福岡県から、上峰町へ。長女が小学校へと上がる直前のタイミングで移住した後藤さんは、料理人として長く勤めてきた経歴を活かして、ここ上峰町に、自宅一体の小さなグリル食堂『みつばちの休日』をオープンしました。なぜ、佐賀県に。オーナーになって、人生はどう変わったか。気になることを聞いてみました。
「子どもがのびのび全力で遊べる環境で選んだら佐賀県でした」
-- 後藤さんは、福岡県大野城市のご出身。佐賀県の上峰町とは車で40分かからないくらいの距離ですが、県境を越えてわざわざ移住してきた理由はなんだったのでしょうか。
後藤智宏さん(以下、後藤):福岡に住んでいた時も、よく子どもを連れて、佐賀県の公園に来ていました。福岡の公園は、面積が小さい中に人が密集してしまう。
-- 自分も東京出身ですが、たしかに都会の公園は混み合っていて、落ち着かない印象がありました。
後藤:そうそう、遊具を使ったり水遊びをするにも、少し待ち時間があったりしますよね。一方で、佐賀県の公園は広くて遊具が大きい。人の密度が少ないので、子どもがのびのびと遊べます。だから福岡に住んでいた頃から、休日のたびに片道40分かけてでも佐賀に遊びに来ることには価値があると感じていました。

◆ 保存された行:

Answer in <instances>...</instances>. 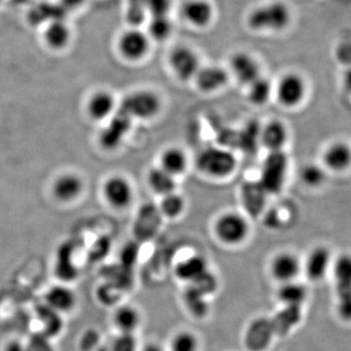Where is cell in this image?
Masks as SVG:
<instances>
[{"mask_svg":"<svg viewBox=\"0 0 351 351\" xmlns=\"http://www.w3.org/2000/svg\"><path fill=\"white\" fill-rule=\"evenodd\" d=\"M195 165L203 175L212 179L223 180L237 170V158L228 147H208L198 152Z\"/></svg>","mask_w":351,"mask_h":351,"instance_id":"6da1fadb","label":"cell"},{"mask_svg":"<svg viewBox=\"0 0 351 351\" xmlns=\"http://www.w3.org/2000/svg\"><path fill=\"white\" fill-rule=\"evenodd\" d=\"M250 232L248 219L239 212H226L215 221V237L226 246L237 247L243 244Z\"/></svg>","mask_w":351,"mask_h":351,"instance_id":"7a4b0ae2","label":"cell"},{"mask_svg":"<svg viewBox=\"0 0 351 351\" xmlns=\"http://www.w3.org/2000/svg\"><path fill=\"white\" fill-rule=\"evenodd\" d=\"M332 274L337 295V313L345 321H351V255L343 254L335 258Z\"/></svg>","mask_w":351,"mask_h":351,"instance_id":"3957f363","label":"cell"},{"mask_svg":"<svg viewBox=\"0 0 351 351\" xmlns=\"http://www.w3.org/2000/svg\"><path fill=\"white\" fill-rule=\"evenodd\" d=\"M291 18L290 8L283 2L274 1L252 11L248 25L256 31H282L290 25Z\"/></svg>","mask_w":351,"mask_h":351,"instance_id":"277c9868","label":"cell"},{"mask_svg":"<svg viewBox=\"0 0 351 351\" xmlns=\"http://www.w3.org/2000/svg\"><path fill=\"white\" fill-rule=\"evenodd\" d=\"M162 108V100L156 92L138 90L124 99L122 113L131 119L151 120L156 119Z\"/></svg>","mask_w":351,"mask_h":351,"instance_id":"5b68a950","label":"cell"},{"mask_svg":"<svg viewBox=\"0 0 351 351\" xmlns=\"http://www.w3.org/2000/svg\"><path fill=\"white\" fill-rule=\"evenodd\" d=\"M289 168V159L285 152H272L265 159L258 184L267 195L280 193L285 184Z\"/></svg>","mask_w":351,"mask_h":351,"instance_id":"8992f818","label":"cell"},{"mask_svg":"<svg viewBox=\"0 0 351 351\" xmlns=\"http://www.w3.org/2000/svg\"><path fill=\"white\" fill-rule=\"evenodd\" d=\"M306 83L302 75L286 73L274 88L277 101L284 108H293L301 105L306 96Z\"/></svg>","mask_w":351,"mask_h":351,"instance_id":"52a82bcc","label":"cell"},{"mask_svg":"<svg viewBox=\"0 0 351 351\" xmlns=\"http://www.w3.org/2000/svg\"><path fill=\"white\" fill-rule=\"evenodd\" d=\"M103 193L110 206L117 210L126 209L134 200V188L131 182L123 176L108 178L103 186Z\"/></svg>","mask_w":351,"mask_h":351,"instance_id":"ba28073f","label":"cell"},{"mask_svg":"<svg viewBox=\"0 0 351 351\" xmlns=\"http://www.w3.org/2000/svg\"><path fill=\"white\" fill-rule=\"evenodd\" d=\"M302 271V262L292 252H280L270 261V276L278 283L297 281Z\"/></svg>","mask_w":351,"mask_h":351,"instance_id":"9c48e42d","label":"cell"},{"mask_svg":"<svg viewBox=\"0 0 351 351\" xmlns=\"http://www.w3.org/2000/svg\"><path fill=\"white\" fill-rule=\"evenodd\" d=\"M169 63L175 75L184 82L195 80L201 68L197 54L186 46L175 48L171 52Z\"/></svg>","mask_w":351,"mask_h":351,"instance_id":"30bf717a","label":"cell"},{"mask_svg":"<svg viewBox=\"0 0 351 351\" xmlns=\"http://www.w3.org/2000/svg\"><path fill=\"white\" fill-rule=\"evenodd\" d=\"M331 251L325 246L314 247L302 263V271L311 282H320L332 270Z\"/></svg>","mask_w":351,"mask_h":351,"instance_id":"8fae6325","label":"cell"},{"mask_svg":"<svg viewBox=\"0 0 351 351\" xmlns=\"http://www.w3.org/2000/svg\"><path fill=\"white\" fill-rule=\"evenodd\" d=\"M117 47L120 54L129 61H138L147 55L149 48V39L138 29L124 32L120 36Z\"/></svg>","mask_w":351,"mask_h":351,"instance_id":"7c38bea8","label":"cell"},{"mask_svg":"<svg viewBox=\"0 0 351 351\" xmlns=\"http://www.w3.org/2000/svg\"><path fill=\"white\" fill-rule=\"evenodd\" d=\"M289 129L283 121L272 119L261 127L260 143L269 152L283 151L289 141Z\"/></svg>","mask_w":351,"mask_h":351,"instance_id":"4fadbf2b","label":"cell"},{"mask_svg":"<svg viewBox=\"0 0 351 351\" xmlns=\"http://www.w3.org/2000/svg\"><path fill=\"white\" fill-rule=\"evenodd\" d=\"M193 80L196 83V86L203 93H215L226 86L230 80V75L221 66H201Z\"/></svg>","mask_w":351,"mask_h":351,"instance_id":"5bb4252c","label":"cell"},{"mask_svg":"<svg viewBox=\"0 0 351 351\" xmlns=\"http://www.w3.org/2000/svg\"><path fill=\"white\" fill-rule=\"evenodd\" d=\"M230 71L237 82L248 86L261 76L260 66L251 55L245 52L233 54L230 62Z\"/></svg>","mask_w":351,"mask_h":351,"instance_id":"9a60e30c","label":"cell"},{"mask_svg":"<svg viewBox=\"0 0 351 351\" xmlns=\"http://www.w3.org/2000/svg\"><path fill=\"white\" fill-rule=\"evenodd\" d=\"M43 43L51 50L66 49L73 39L71 25L63 20L55 19L46 24L43 32Z\"/></svg>","mask_w":351,"mask_h":351,"instance_id":"2e32d148","label":"cell"},{"mask_svg":"<svg viewBox=\"0 0 351 351\" xmlns=\"http://www.w3.org/2000/svg\"><path fill=\"white\" fill-rule=\"evenodd\" d=\"M210 271L209 263L199 254L189 256L180 261L175 267V276L182 282L191 284Z\"/></svg>","mask_w":351,"mask_h":351,"instance_id":"e0dca14e","label":"cell"},{"mask_svg":"<svg viewBox=\"0 0 351 351\" xmlns=\"http://www.w3.org/2000/svg\"><path fill=\"white\" fill-rule=\"evenodd\" d=\"M84 188L82 178L73 173L59 176L52 186L53 195L61 202L68 203L80 197Z\"/></svg>","mask_w":351,"mask_h":351,"instance_id":"ac0fdd59","label":"cell"},{"mask_svg":"<svg viewBox=\"0 0 351 351\" xmlns=\"http://www.w3.org/2000/svg\"><path fill=\"white\" fill-rule=\"evenodd\" d=\"M77 304L75 293L64 285L51 287L45 294V304L56 313H69L75 308Z\"/></svg>","mask_w":351,"mask_h":351,"instance_id":"d6986e66","label":"cell"},{"mask_svg":"<svg viewBox=\"0 0 351 351\" xmlns=\"http://www.w3.org/2000/svg\"><path fill=\"white\" fill-rule=\"evenodd\" d=\"M213 7L206 0H188L182 7V15L189 24L205 27L213 18Z\"/></svg>","mask_w":351,"mask_h":351,"instance_id":"ffe728a7","label":"cell"},{"mask_svg":"<svg viewBox=\"0 0 351 351\" xmlns=\"http://www.w3.org/2000/svg\"><path fill=\"white\" fill-rule=\"evenodd\" d=\"M117 107V101L110 92L106 90L95 92L87 104V112L92 119L101 121L110 117Z\"/></svg>","mask_w":351,"mask_h":351,"instance_id":"44dd1931","label":"cell"},{"mask_svg":"<svg viewBox=\"0 0 351 351\" xmlns=\"http://www.w3.org/2000/svg\"><path fill=\"white\" fill-rule=\"evenodd\" d=\"M159 166L175 178L180 177L188 170V154L181 147H167L161 154Z\"/></svg>","mask_w":351,"mask_h":351,"instance_id":"7402d4cb","label":"cell"},{"mask_svg":"<svg viewBox=\"0 0 351 351\" xmlns=\"http://www.w3.org/2000/svg\"><path fill=\"white\" fill-rule=\"evenodd\" d=\"M112 322L119 332L135 334L142 323V314L137 307L131 304H122L115 309Z\"/></svg>","mask_w":351,"mask_h":351,"instance_id":"603a6c76","label":"cell"},{"mask_svg":"<svg viewBox=\"0 0 351 351\" xmlns=\"http://www.w3.org/2000/svg\"><path fill=\"white\" fill-rule=\"evenodd\" d=\"M274 325L271 319H258L252 323L246 334V345L251 350H262L270 343L274 338Z\"/></svg>","mask_w":351,"mask_h":351,"instance_id":"cb8c5ba5","label":"cell"},{"mask_svg":"<svg viewBox=\"0 0 351 351\" xmlns=\"http://www.w3.org/2000/svg\"><path fill=\"white\" fill-rule=\"evenodd\" d=\"M323 161L329 169L341 172L351 165V149L346 143H335L327 147Z\"/></svg>","mask_w":351,"mask_h":351,"instance_id":"d4e9b609","label":"cell"},{"mask_svg":"<svg viewBox=\"0 0 351 351\" xmlns=\"http://www.w3.org/2000/svg\"><path fill=\"white\" fill-rule=\"evenodd\" d=\"M149 188L161 197L177 191V178L166 172L160 166L152 168L147 177Z\"/></svg>","mask_w":351,"mask_h":351,"instance_id":"484cf974","label":"cell"},{"mask_svg":"<svg viewBox=\"0 0 351 351\" xmlns=\"http://www.w3.org/2000/svg\"><path fill=\"white\" fill-rule=\"evenodd\" d=\"M36 313L41 327V331L38 332L39 334L52 339L63 331L64 321L62 320V314L53 311L45 304L39 306L36 309Z\"/></svg>","mask_w":351,"mask_h":351,"instance_id":"4316f807","label":"cell"},{"mask_svg":"<svg viewBox=\"0 0 351 351\" xmlns=\"http://www.w3.org/2000/svg\"><path fill=\"white\" fill-rule=\"evenodd\" d=\"M307 295L308 292L306 286L298 281L281 284L276 293L278 302L288 307H301L306 302Z\"/></svg>","mask_w":351,"mask_h":351,"instance_id":"83f0119b","label":"cell"},{"mask_svg":"<svg viewBox=\"0 0 351 351\" xmlns=\"http://www.w3.org/2000/svg\"><path fill=\"white\" fill-rule=\"evenodd\" d=\"M247 98L249 103L255 107H263L269 103L271 97L274 96V88L271 82L267 78L262 75L247 86Z\"/></svg>","mask_w":351,"mask_h":351,"instance_id":"f1b7e54d","label":"cell"},{"mask_svg":"<svg viewBox=\"0 0 351 351\" xmlns=\"http://www.w3.org/2000/svg\"><path fill=\"white\" fill-rule=\"evenodd\" d=\"M186 199H184V196L178 193L177 191L162 196L160 204H159L161 214L166 218L171 219L180 218L186 211Z\"/></svg>","mask_w":351,"mask_h":351,"instance_id":"f546056e","label":"cell"},{"mask_svg":"<svg viewBox=\"0 0 351 351\" xmlns=\"http://www.w3.org/2000/svg\"><path fill=\"white\" fill-rule=\"evenodd\" d=\"M207 297L208 295L199 289L195 286H189L188 290L184 294V302H186V306H188L189 311L196 317H202L207 313Z\"/></svg>","mask_w":351,"mask_h":351,"instance_id":"4dcf8cb0","label":"cell"},{"mask_svg":"<svg viewBox=\"0 0 351 351\" xmlns=\"http://www.w3.org/2000/svg\"><path fill=\"white\" fill-rule=\"evenodd\" d=\"M243 202L245 208L252 213L258 214L262 212V208L265 203L267 193L262 188L258 182L254 186L251 184L245 189L243 193Z\"/></svg>","mask_w":351,"mask_h":351,"instance_id":"1f68e13d","label":"cell"},{"mask_svg":"<svg viewBox=\"0 0 351 351\" xmlns=\"http://www.w3.org/2000/svg\"><path fill=\"white\" fill-rule=\"evenodd\" d=\"M199 338L189 330H182L171 339L170 351H199Z\"/></svg>","mask_w":351,"mask_h":351,"instance_id":"d6a6232c","label":"cell"},{"mask_svg":"<svg viewBox=\"0 0 351 351\" xmlns=\"http://www.w3.org/2000/svg\"><path fill=\"white\" fill-rule=\"evenodd\" d=\"M130 119L123 113L121 117H117L112 126L108 127L104 138L108 147H114L121 142L122 138L125 137L130 126Z\"/></svg>","mask_w":351,"mask_h":351,"instance_id":"836d02e7","label":"cell"},{"mask_svg":"<svg viewBox=\"0 0 351 351\" xmlns=\"http://www.w3.org/2000/svg\"><path fill=\"white\" fill-rule=\"evenodd\" d=\"M300 178L304 186L308 188H318L326 180V173L320 165L315 163H308L302 166Z\"/></svg>","mask_w":351,"mask_h":351,"instance_id":"e575fe53","label":"cell"},{"mask_svg":"<svg viewBox=\"0 0 351 351\" xmlns=\"http://www.w3.org/2000/svg\"><path fill=\"white\" fill-rule=\"evenodd\" d=\"M173 24L168 16L152 17L149 24V32L156 40H165L172 34Z\"/></svg>","mask_w":351,"mask_h":351,"instance_id":"d590c367","label":"cell"},{"mask_svg":"<svg viewBox=\"0 0 351 351\" xmlns=\"http://www.w3.org/2000/svg\"><path fill=\"white\" fill-rule=\"evenodd\" d=\"M110 351H138L137 338L135 334L119 332L108 346Z\"/></svg>","mask_w":351,"mask_h":351,"instance_id":"8d00e7d4","label":"cell"},{"mask_svg":"<svg viewBox=\"0 0 351 351\" xmlns=\"http://www.w3.org/2000/svg\"><path fill=\"white\" fill-rule=\"evenodd\" d=\"M25 351H56L51 339L36 332L24 343Z\"/></svg>","mask_w":351,"mask_h":351,"instance_id":"74e56055","label":"cell"},{"mask_svg":"<svg viewBox=\"0 0 351 351\" xmlns=\"http://www.w3.org/2000/svg\"><path fill=\"white\" fill-rule=\"evenodd\" d=\"M100 334L96 330H87L80 339V351H96L101 348Z\"/></svg>","mask_w":351,"mask_h":351,"instance_id":"f35d334b","label":"cell"},{"mask_svg":"<svg viewBox=\"0 0 351 351\" xmlns=\"http://www.w3.org/2000/svg\"><path fill=\"white\" fill-rule=\"evenodd\" d=\"M172 1L171 0H147V11L152 17L168 16Z\"/></svg>","mask_w":351,"mask_h":351,"instance_id":"ab89813d","label":"cell"},{"mask_svg":"<svg viewBox=\"0 0 351 351\" xmlns=\"http://www.w3.org/2000/svg\"><path fill=\"white\" fill-rule=\"evenodd\" d=\"M147 12V9L129 5L128 11H127V20L134 27H138L145 22Z\"/></svg>","mask_w":351,"mask_h":351,"instance_id":"60d3db41","label":"cell"},{"mask_svg":"<svg viewBox=\"0 0 351 351\" xmlns=\"http://www.w3.org/2000/svg\"><path fill=\"white\" fill-rule=\"evenodd\" d=\"M2 351H25L24 343L19 341H10L4 346Z\"/></svg>","mask_w":351,"mask_h":351,"instance_id":"b9f144b4","label":"cell"},{"mask_svg":"<svg viewBox=\"0 0 351 351\" xmlns=\"http://www.w3.org/2000/svg\"><path fill=\"white\" fill-rule=\"evenodd\" d=\"M142 351H164L163 348H161L160 346L157 345V343H147V346H145L143 348Z\"/></svg>","mask_w":351,"mask_h":351,"instance_id":"7bdbcfd3","label":"cell"},{"mask_svg":"<svg viewBox=\"0 0 351 351\" xmlns=\"http://www.w3.org/2000/svg\"><path fill=\"white\" fill-rule=\"evenodd\" d=\"M345 86L348 91L351 92V69L346 73L345 76Z\"/></svg>","mask_w":351,"mask_h":351,"instance_id":"ee69618b","label":"cell"},{"mask_svg":"<svg viewBox=\"0 0 351 351\" xmlns=\"http://www.w3.org/2000/svg\"><path fill=\"white\" fill-rule=\"evenodd\" d=\"M96 351H110V350H108L107 346H101V348H98Z\"/></svg>","mask_w":351,"mask_h":351,"instance_id":"f6af8a7d","label":"cell"},{"mask_svg":"<svg viewBox=\"0 0 351 351\" xmlns=\"http://www.w3.org/2000/svg\"><path fill=\"white\" fill-rule=\"evenodd\" d=\"M2 1H3V0H0V5H1Z\"/></svg>","mask_w":351,"mask_h":351,"instance_id":"bcb514c9","label":"cell"}]
</instances>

◆ 取り組む課題:
上峰町への移住を扱った本文から、「福岡県から、上峰町へ。長女が」から「価値があると感じていました。」までの部分を一字も変えずに引用しなさい。

◆ この問題の解答:
福岡県から、上峰町へ。長女が小学校へと上がる直前のタイミングで移住した後藤さんは、料理人として長く勤めてきた経歴を活かして、ここ上峰町に、自宅一体の小さなグリル食堂『みつばちの休日』をオープンしました。なぜ、佐賀県に。オーナーになって、人生はどう変わったか。気になることを聞いてみました。
「子どもがのびのび全力で遊べる環境で選んだら佐賀県でした」
-- 後藤さんは、福岡県大野城市のご出身。佐賀県の上峰町とは車で40分かからないくらいの距離ですが、県境を越えてわざわざ移住してきた理由はなんだったのでしょうか。
後藤智宏さん(以下、後藤):福岡に住んでいた時も、よく子どもを連れて、佐賀県の公園に来ていました。福岡の公園は、面積が小さい中に人が密集してしまう。
-- 自分も東京出身ですが、たしかに都会の公園は混み合っていて、落ち着かない印象がありました。
後藤:そうそう、遊具を使ったり水遊びをするにも、少し待ち時間があったりしますよね。一方で、佐賀県の公園は広くて遊具が大きい。人の密度が少ないので、子どもがのびのびと遊べます。だから福岡に住んでいた頃から、休日のたびに片道40分かけてでも佐賀に遊びに来ることには価値があると感じていました。